Verschwinden Sie, und vergessen Sie, was hier geschehen ist. Auf diese Weise
können Sie einen ruhigen Lebensabend verbringen. Wenn Sie hierbleiben und sich
weiter mit uns anlegen, müssen wir Sie aus dem Weg räumen. Das kann ich Ihnen
versprechen!«
»Ist Fay bei Joe?« fragte ich
beiläufig.
Sein Gesicht wurde hart. »Fay?
Ich habe noch nie von einer Fay gehört.«
»Pattie hat sich gestern aufgemacht
in die blaue Ferne«, sagte ich. »Sie müssen sich nach Ersatz umsehen.

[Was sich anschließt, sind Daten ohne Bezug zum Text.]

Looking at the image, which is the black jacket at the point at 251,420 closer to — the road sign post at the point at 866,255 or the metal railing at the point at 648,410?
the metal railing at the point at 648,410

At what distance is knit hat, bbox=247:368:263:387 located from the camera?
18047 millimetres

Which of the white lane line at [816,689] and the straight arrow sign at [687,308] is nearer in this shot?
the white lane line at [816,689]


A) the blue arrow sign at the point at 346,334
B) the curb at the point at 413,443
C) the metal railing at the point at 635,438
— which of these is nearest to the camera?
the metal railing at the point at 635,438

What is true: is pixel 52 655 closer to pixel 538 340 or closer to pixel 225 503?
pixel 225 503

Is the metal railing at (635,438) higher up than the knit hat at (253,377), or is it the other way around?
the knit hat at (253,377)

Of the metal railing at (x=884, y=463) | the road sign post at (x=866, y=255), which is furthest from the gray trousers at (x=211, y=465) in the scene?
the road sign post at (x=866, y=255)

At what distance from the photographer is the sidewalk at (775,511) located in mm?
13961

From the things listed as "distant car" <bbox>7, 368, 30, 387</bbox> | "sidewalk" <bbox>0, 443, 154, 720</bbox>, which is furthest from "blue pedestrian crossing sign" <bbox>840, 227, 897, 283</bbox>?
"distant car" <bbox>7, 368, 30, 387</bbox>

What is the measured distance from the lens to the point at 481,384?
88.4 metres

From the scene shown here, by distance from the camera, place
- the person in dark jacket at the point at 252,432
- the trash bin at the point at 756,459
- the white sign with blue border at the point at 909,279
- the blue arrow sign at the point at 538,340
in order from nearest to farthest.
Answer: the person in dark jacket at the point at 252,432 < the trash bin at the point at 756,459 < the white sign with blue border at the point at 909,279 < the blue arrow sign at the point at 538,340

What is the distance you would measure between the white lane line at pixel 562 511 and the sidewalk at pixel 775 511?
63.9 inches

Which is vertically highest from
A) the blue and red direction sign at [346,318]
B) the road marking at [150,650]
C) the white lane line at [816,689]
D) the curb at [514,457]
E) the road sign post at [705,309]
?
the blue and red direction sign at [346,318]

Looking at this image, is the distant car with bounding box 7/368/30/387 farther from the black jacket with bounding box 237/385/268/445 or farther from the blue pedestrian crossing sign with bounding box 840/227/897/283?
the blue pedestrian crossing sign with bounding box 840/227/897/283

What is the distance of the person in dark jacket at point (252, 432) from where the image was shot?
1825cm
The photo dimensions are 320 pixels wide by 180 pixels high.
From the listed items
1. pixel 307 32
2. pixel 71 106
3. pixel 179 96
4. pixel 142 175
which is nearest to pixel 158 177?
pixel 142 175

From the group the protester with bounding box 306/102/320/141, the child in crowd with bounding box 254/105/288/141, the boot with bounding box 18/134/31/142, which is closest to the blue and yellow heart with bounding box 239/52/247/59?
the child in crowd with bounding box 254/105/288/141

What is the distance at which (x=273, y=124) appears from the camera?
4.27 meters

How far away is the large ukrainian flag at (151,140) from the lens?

Irgendeine Dame muß Tyler Morgan ja bei Laune halten.«
»Sie reden wirklich gewaltigen
Unsinn«, sagte er. »Aber ich kann nichts damit anfangen.«
»Mir fällt immer wieder Joe
Hill ein«, fuhr ich entschlossen fort. »Die neueste Art von Schwindler. Er hat
sich da ein gutes Team zusammengebaut: Sie, Fay und Willie. Ein ganz besonderes
Team, alle vom selben Schlag, und Menschen sind euch ganz gleich. Gewalt ist
euch nur ein Vergnügen, nicht wahr?«
Er gähnte laut und lang. »Wie
Sie wollen, Boyd.«
»Ein Mann wie Joe Hill«, sprach
ich weiter. »So um die Fünfzig. Es muß ja eine Zeit gegeben haben, als er sein
Team noch nicht zusammengestellt hatte. Vielleicht hatte er sich da irgendwo
niedergelassen. Mag sein, daß er sogar eine Familie hat.«
»Joe?« Walt warf den Kopf
zurück und lachte. »Aber sicher! Acht Frauen und zweihundert Kinder!«
»Joe war gerissen«, sagte ich.
»Er hätte bestimmt keinem etwas davon gesagt. Bestimmt weiß niemand, wo seine
Familie wohnt. Und deshalb würde man ihn niemals finden.«
Plötzlich wurden Walts Augen
wachsam, vielleicht hatte ich ihn endlich aus dem Gleichgewicht gebracht. »Wenn
Sie weiterphantasieren wollen«, sagte er, »meinetwegen. Ich kann Sie nicht
daran hindern.«
»Das ist ein schöner Gedanke
für schlaflose Nächte«, sagte ich. »Wie in einem alten Horrorfilm. Es gab
einmal einen Joe Hill, und jetzt können Sie ihn plötzlich nicht mehr finden.